▶ What needs to be done:
Run through the records and, wherever a line holds the word "site", return that line.

BEGIN Source material

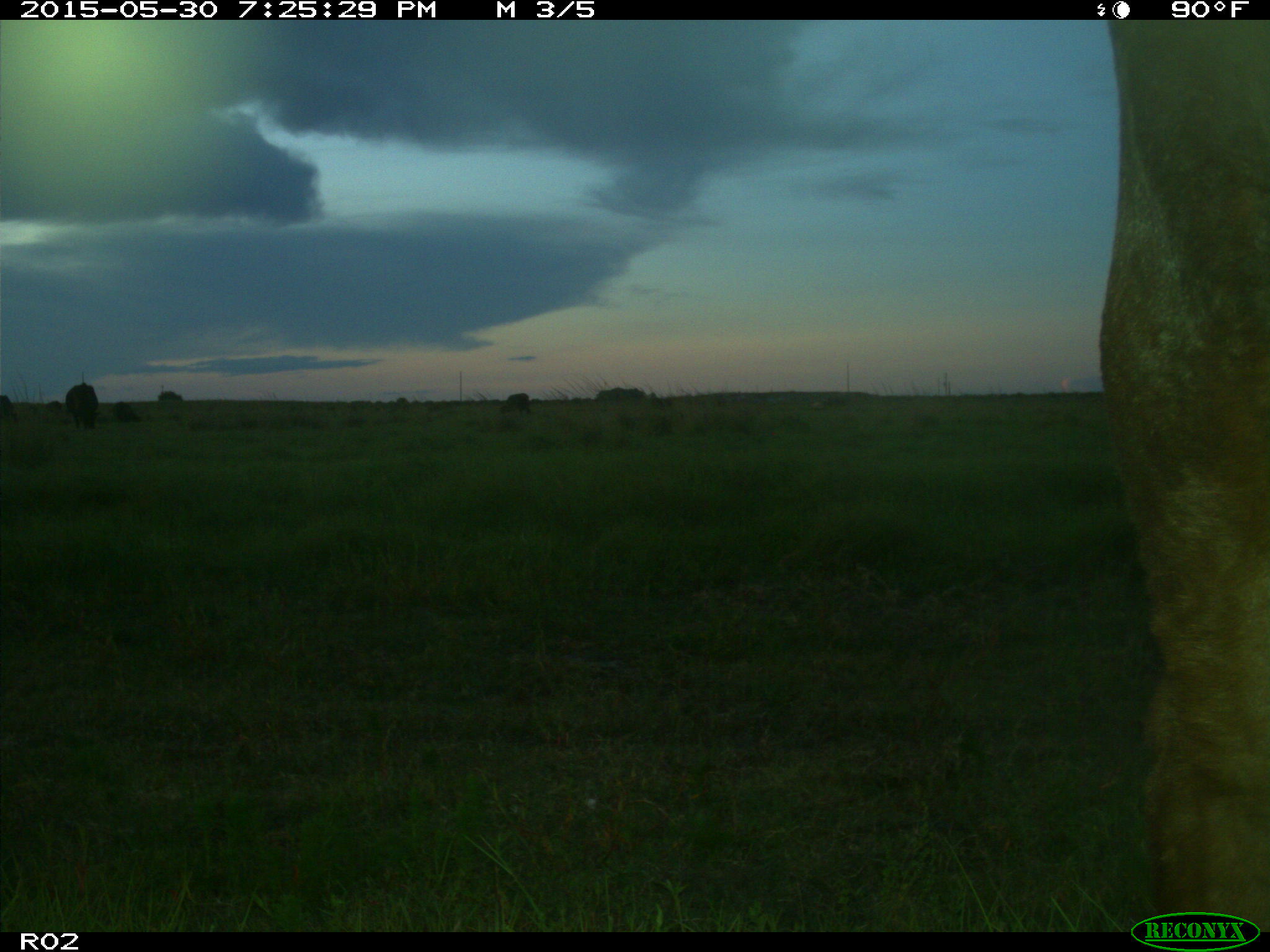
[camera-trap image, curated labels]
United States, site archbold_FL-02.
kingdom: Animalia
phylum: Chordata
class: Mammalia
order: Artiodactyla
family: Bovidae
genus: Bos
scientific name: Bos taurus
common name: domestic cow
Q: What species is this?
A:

END Source material
BEGIN Source material

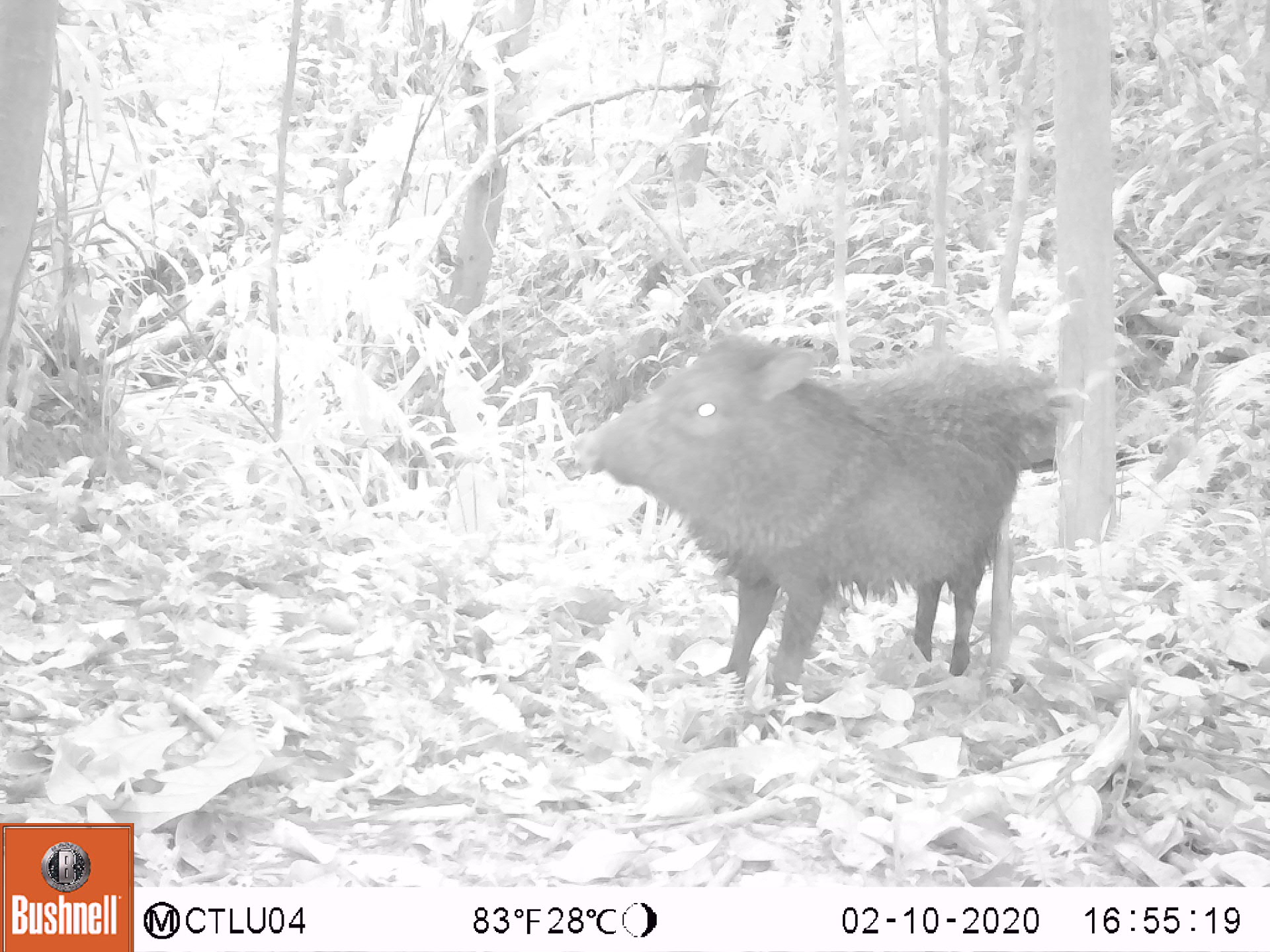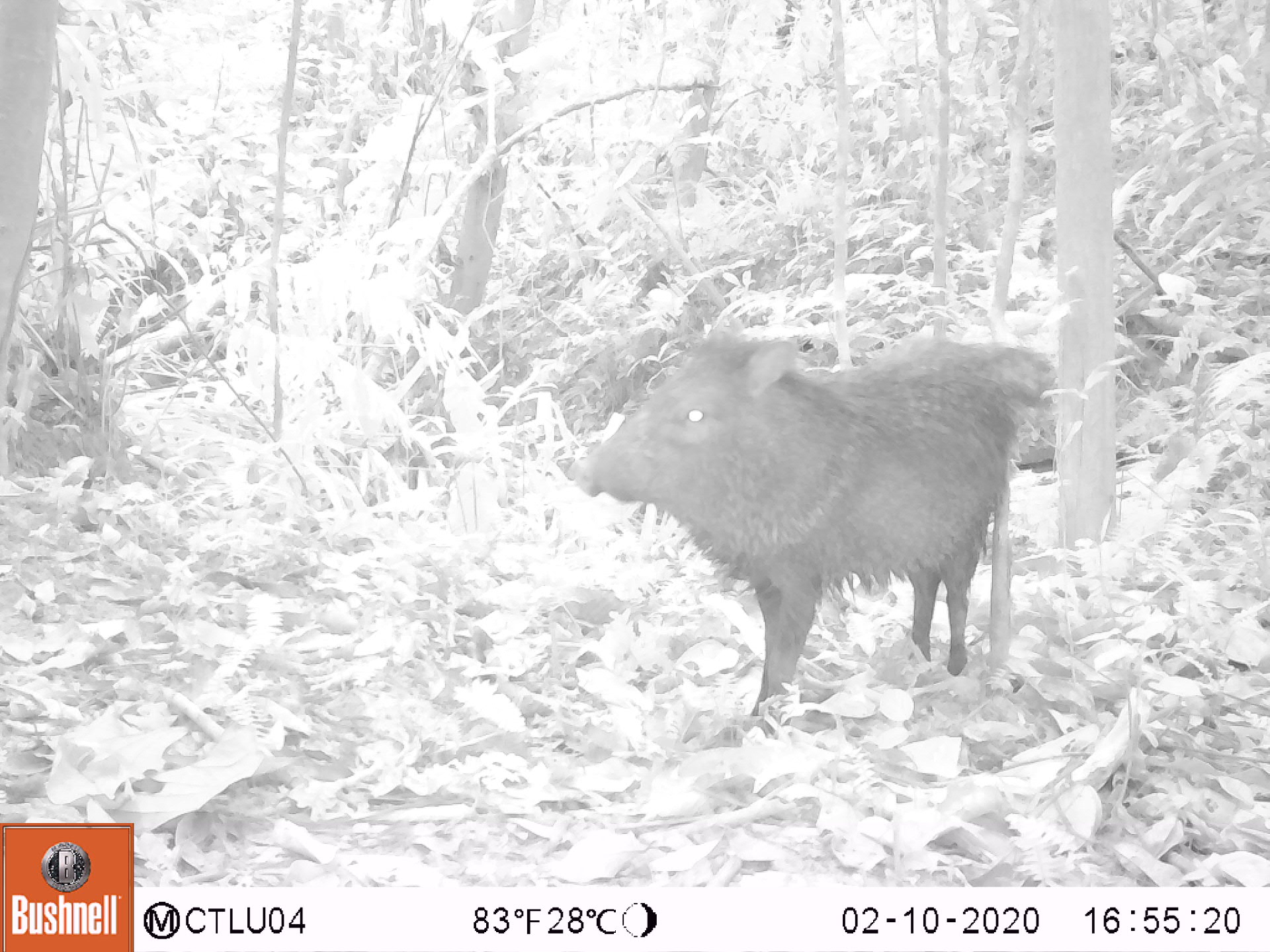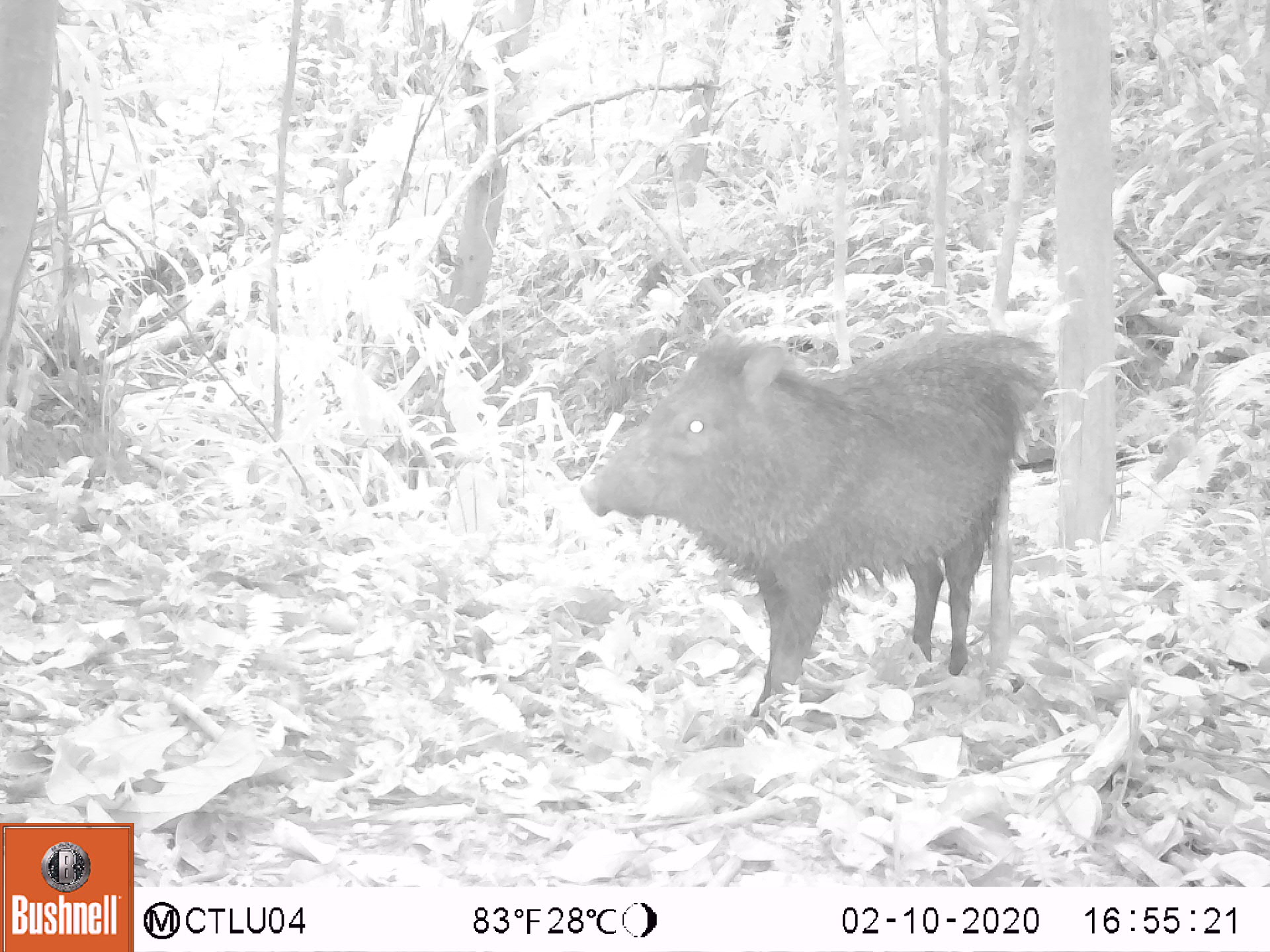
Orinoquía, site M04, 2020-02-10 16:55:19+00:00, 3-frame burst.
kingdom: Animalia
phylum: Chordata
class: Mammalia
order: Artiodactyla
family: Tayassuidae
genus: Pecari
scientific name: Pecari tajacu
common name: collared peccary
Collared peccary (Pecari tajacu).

END Source material
BEGIN Source material

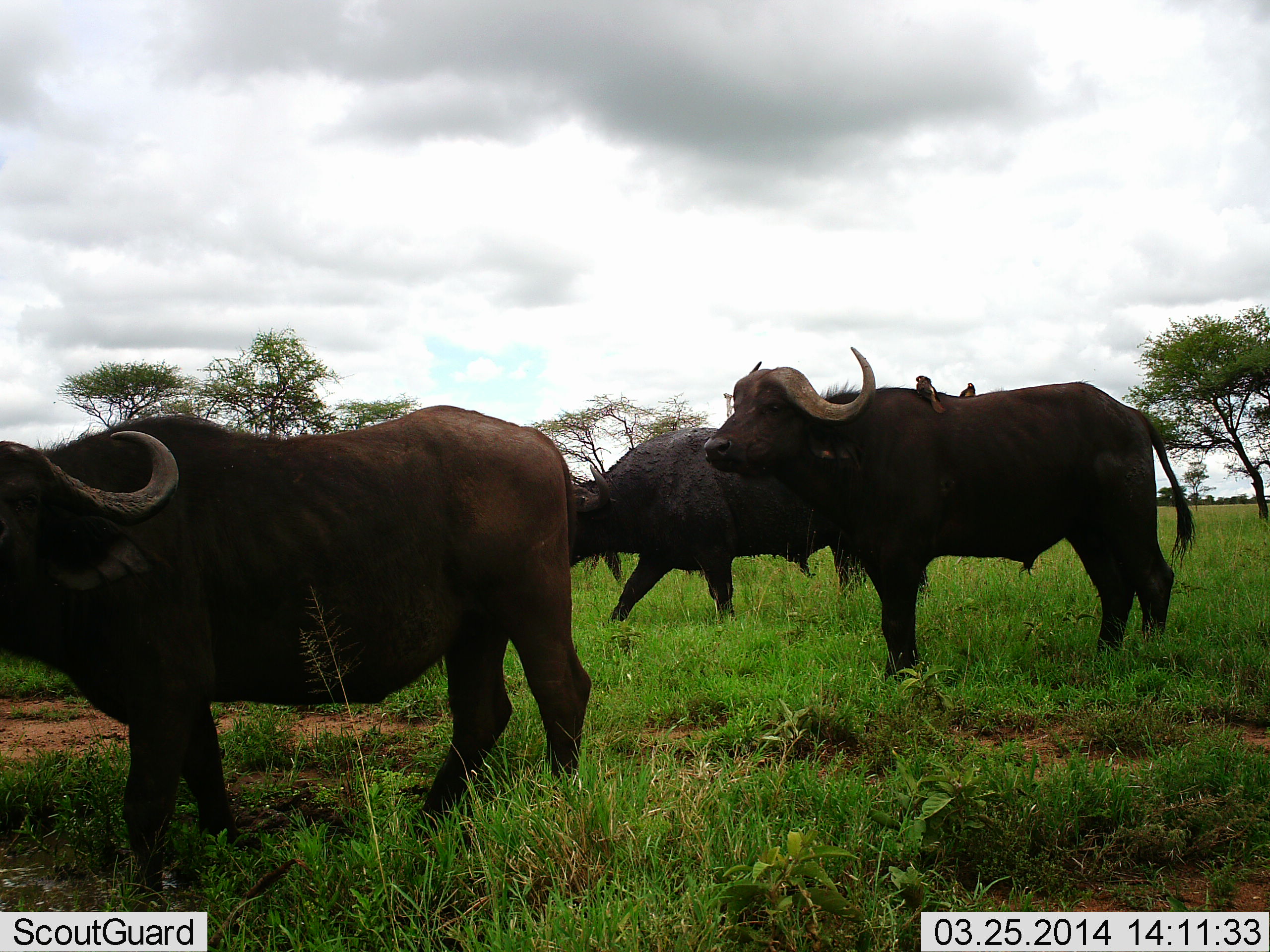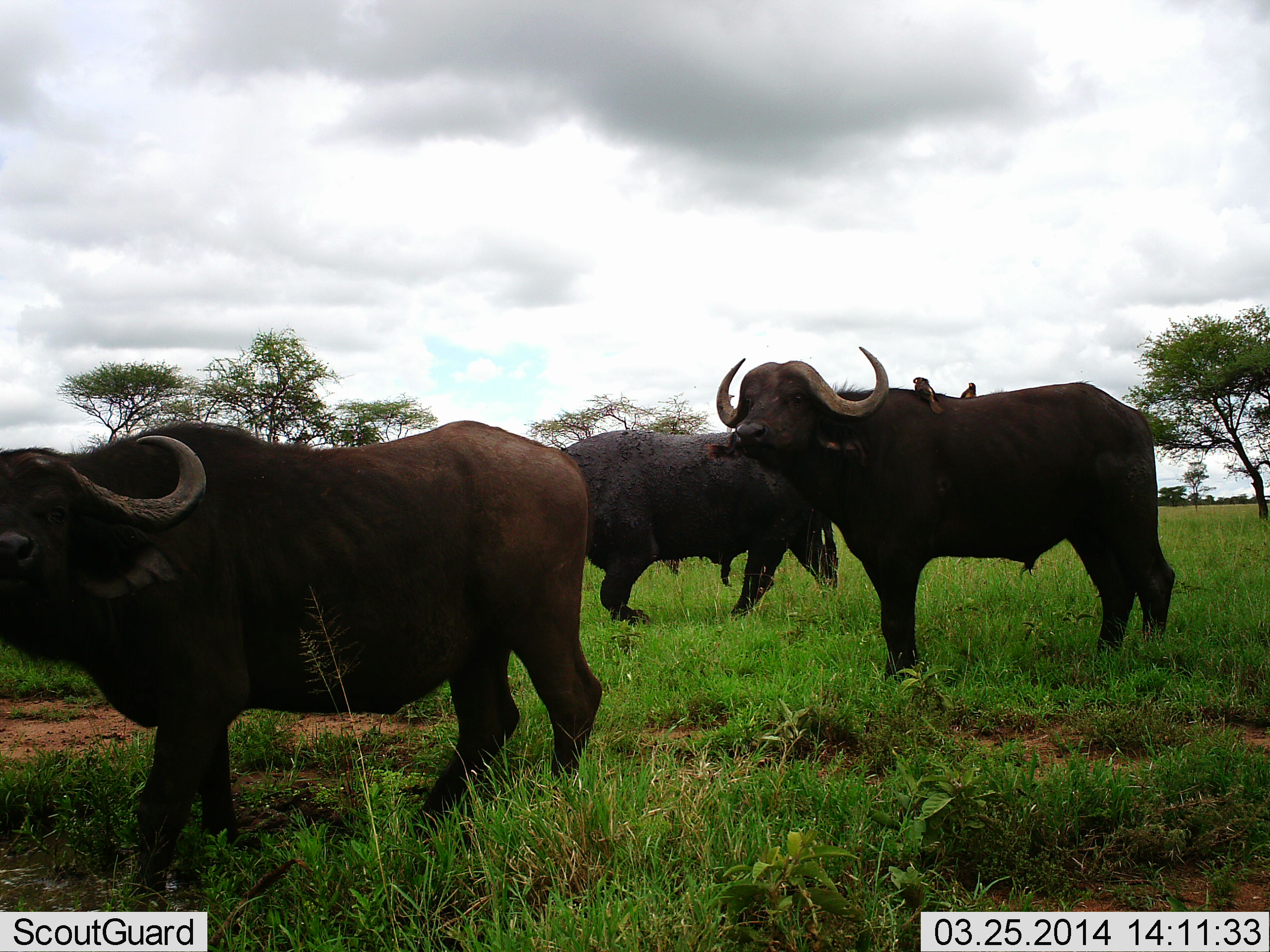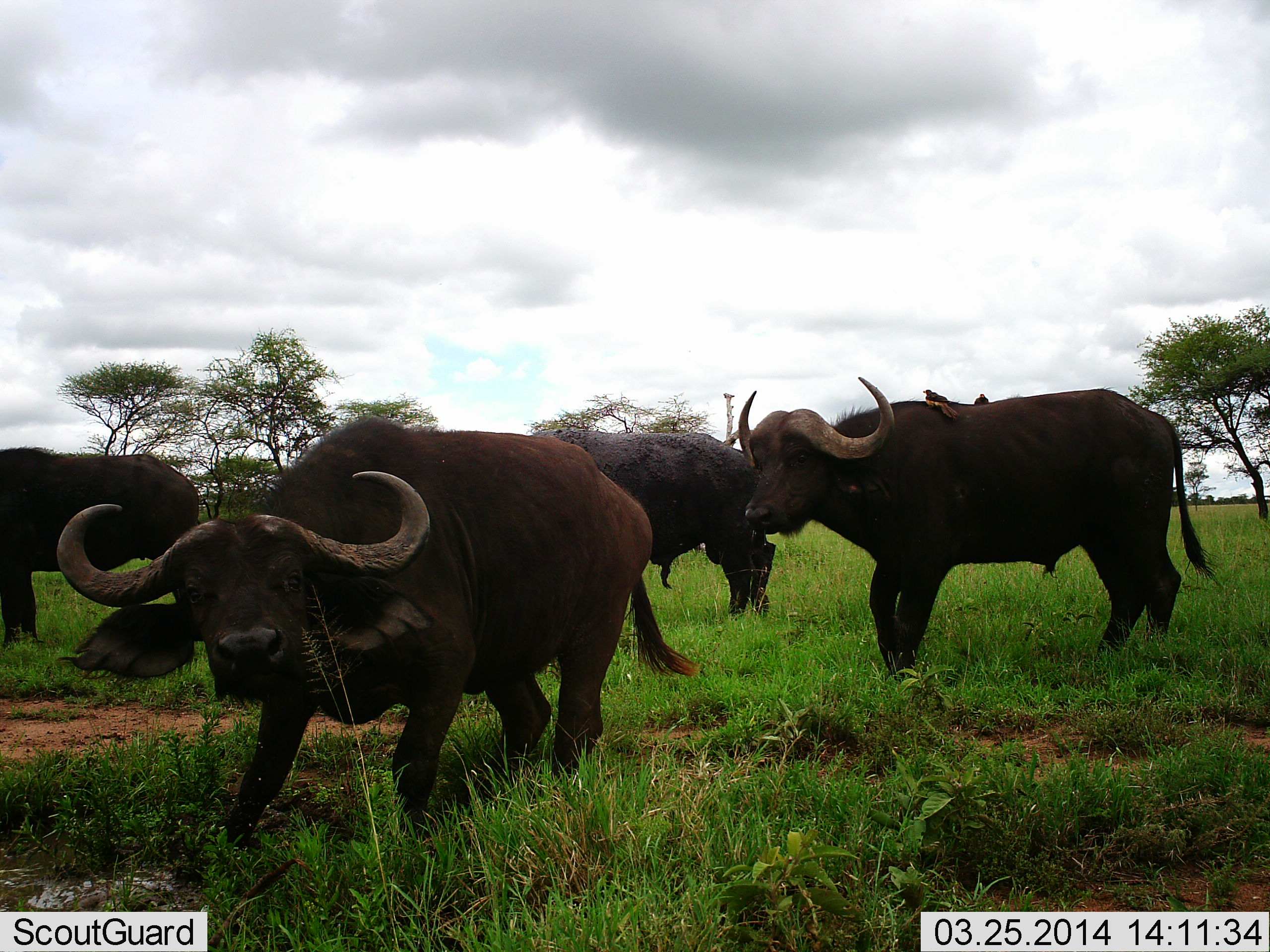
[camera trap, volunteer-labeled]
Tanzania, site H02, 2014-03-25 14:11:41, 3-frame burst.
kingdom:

END Source material

▶ Result below:
United States, site archbold_FL-02.
Orinoquía, site M04, 2020-02-10 16:55:19+00:00, 3-frame burst.
Tanzania, site H02, 2014-03-25 14:11:41, 3-frame burst.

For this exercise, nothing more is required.